Class UniCharIterator


  • public class UniCharIterator
    extends java.lang.Object
    Allow iteration by Unicode characters over a Java UTF-16 encoded string.

    A Java character is only a 16-bit quantity. Unicode characters can have values up to 0x10FFFF, which exceeds the space available in a Java character. When such Unicode characters appear in a Java string they are encoded using the UTF-16 encoding and occupuy two consecutive Java characters, known as a surrogate pair.

    This class allows the caller to step through a Java string it true Unicode character amounts. It also provides some static methods to generate Java characters from Unicode characters.

    An iterator instance is associated with an instance of the Java CharSequence interface. This interface is implemented by both the String and StringBuilder classes.

    At any given time, one can think of the iterator as being positioned between characters in the associated character sequence. It can also be positioned before the first character and after the last. Operations move the iterator forward or backward in the underlying character sequence and return the Unicode character passed over.

    The iterator carries an index number that can be useful for indexing into the character sequence independently of the iterator. Index values start at zero and count up to the number of Java characters in the sequence. Index zero is before the first character, index one is between the first and second characters, and so on.

    It does not make sense for the iterator to be positioned between the two Java characters making up a surrogate pair.

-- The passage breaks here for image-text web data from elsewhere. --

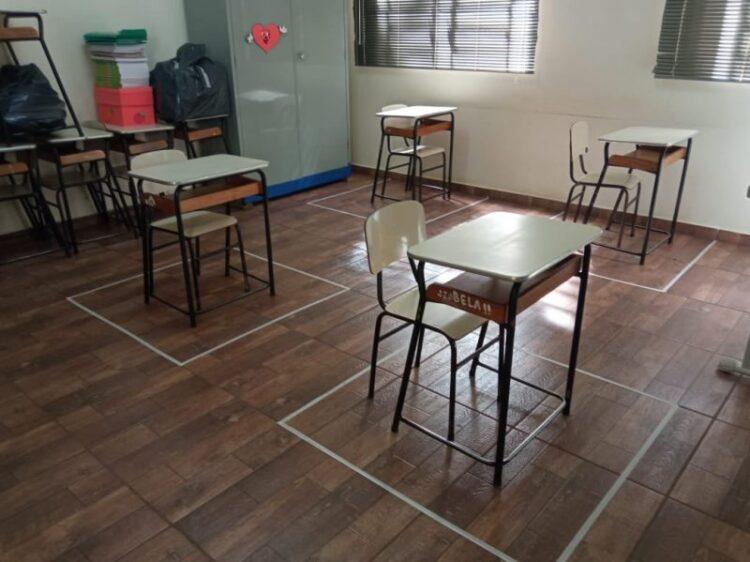 Escolas rurais se preparam para o retorno seguro dos alunos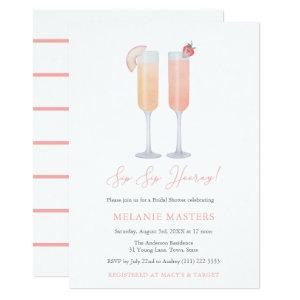 Sip Sip Hooray Mimosa Bar Cocktail Bridal Shower Invitation starting at 3.03
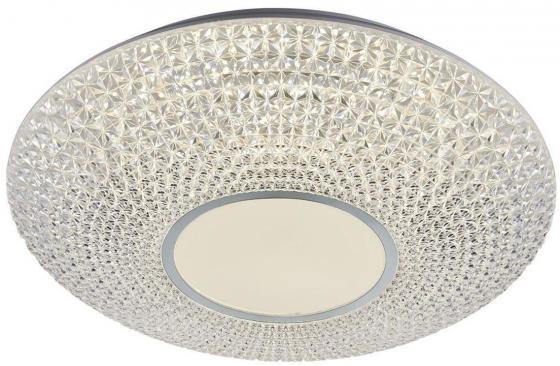 Потолочный светодиодный светильник Omnilux Lampianu OML-47807-60 omnilux настенно потолочный светильник omnilux lampianu oml 47807 30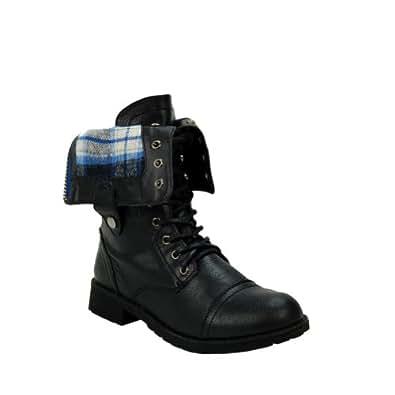 Terra-01 Black Plaid Cuffed Military Boot Black 9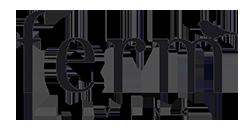 fermliving-logo.png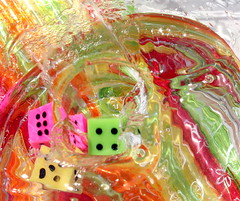 dice splash (jodi_tripp) Tags: dice water colorful imagination splash weeklysurvivor straws allrightsreserved gtaggroup joditripp challengeyouwinner 3waychallengerwinner wwwjoditrippcom photographybyjodtripp joditrippcom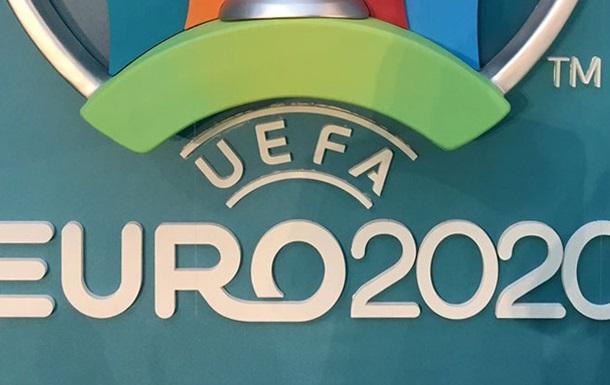 УЕФА представил логотип Евро-2020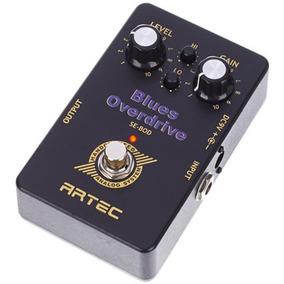 Pedal Para Guitarra Overdrive Artec Se-bod - 000581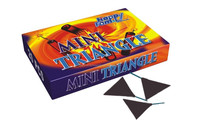 HF8004 Triangle cracker / consumer firecracker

Subsequent operations could lead to assertion errors and unpredictable results.

    Note: The iterator caches the length of the given character sequence. If the caller is using an iterator and modifies the sequence in such a way that its length changes, it must call an associate() overload to re-establish the length.

    • Constructor Summary

      Constructors 
      Constructor Description
      UniCharIterator()
      Default constructor.
      UniCharIterator​(java.lang.CharSequence charSequence)
      Construct an iterator associated with a given character sequence.
      UniCharIterator​(java.lang.CharSequence charSequence, int index)
      Construct an iterator associated with a given sequence, and initially positioned at a specified index.
    • Method Summary

      All Methods Static Methods Instance Methods Concrete Methods 
      Modifier and Type Method Description
      static void append​(java.lang.StringBuilder s, int c)
      Append a Unicode character to a Java StringBuilder.
      void attach​(java.lang.CharSequence charSequence)
      Attach the iterator to a given character sequence.
      void attach​(java.lang.CharSequence charSequence, int index)
      Attach the iterator to a given sequence, and initially positioned at a specified index.
      int getIndex()
      Get the current Java character index number of the iterator.
      boolean isAtEnd()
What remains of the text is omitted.